Batch import does not import full dataframe

Description

Hello all,

I am using python (v4) and want to upload a dataframe storing 5000 rows to a collection in my weaviate db (free trial). I don’t get any errors when doing so. But when I run this code to count the uploaded objects I only get 3716 objects:


collection = client.collections.get("CongressionalRecord_Test")
response = collection.aggregate.over_all(total_count=True)
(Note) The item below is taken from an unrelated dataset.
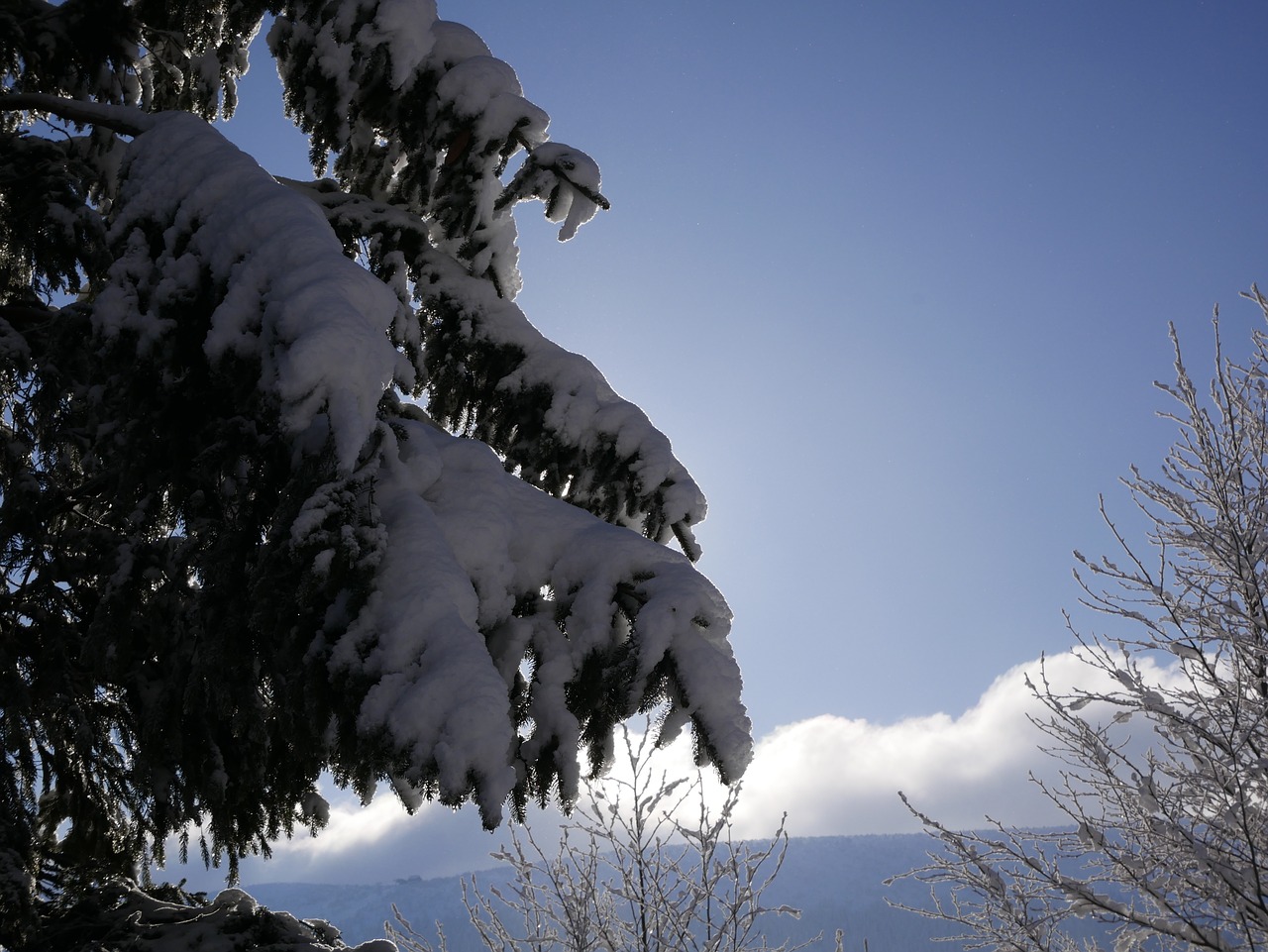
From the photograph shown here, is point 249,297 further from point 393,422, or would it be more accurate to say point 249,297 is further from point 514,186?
point 514,186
print(response.total_count)

This is my code to upload my df:

year = 'test'

df = pd.read_excel('speeches_comp_' + year + '.xlsx')

person = df.iloc[:,0]
speeches = df.iloc[:,1]
files = df.iloc[:,2]
keywords = df.iloc[:,3]

client.collections.create(
    "CongressionalRecord_Test",
    vectorizer_config=wvc.config.Configure.Vectorizer.text2vec_openai(),
    properties=[
        Property(name="speech", data_type=DataType.TEXT),
        Property(name="file", data_type=DataType.TEXT),
        Property(name="person", data_type=DataType.TEXT),
        Property(name="keywords", data_type=DataType.TEXT),
    ]
)


collection = client.collections.get("CongressionalRecord_Test")

with collection.batch.dynamic() as batch:
    for i, (speech_name, file_name, person_name, keywords_name) in enumerate(zip(speeches, files, person, keywords)):
        print(i)
        properties = {
            "speech": speech_name,
            "file": file_name,
            "person": person_name,
            "keywords": keywords_name
        }
        batch.add_object(properties=properties,)

Am I doing something wrong? Why isn’t the full df uploaded?

Thanks in advance and kind regards

Hi @mfieldhouse !

Welcome to our community :hugs:

You will need to do some error handling in order to identify those errors.

Here is how:

import weaviate
import weaviate.classes as wvc

client = weaviate.connect_to_local()

try:
    # ===== First batch import block =====
    with client.batch.rate_limit(requests_per_minute=600) as batch:  # or <collection>.batch.rate_limit()
        pass  # Batch import objects/references
    failed_objs_a = client.batch.failed_objects  # Get failed objects from the first batch import
    failed_refs_a = client.batch.failed_references  # Get failed references from the first batch import

finally:
    client.close()

Also, check Weaviate logs for some errors.

Let me know if this helps :slight_smile: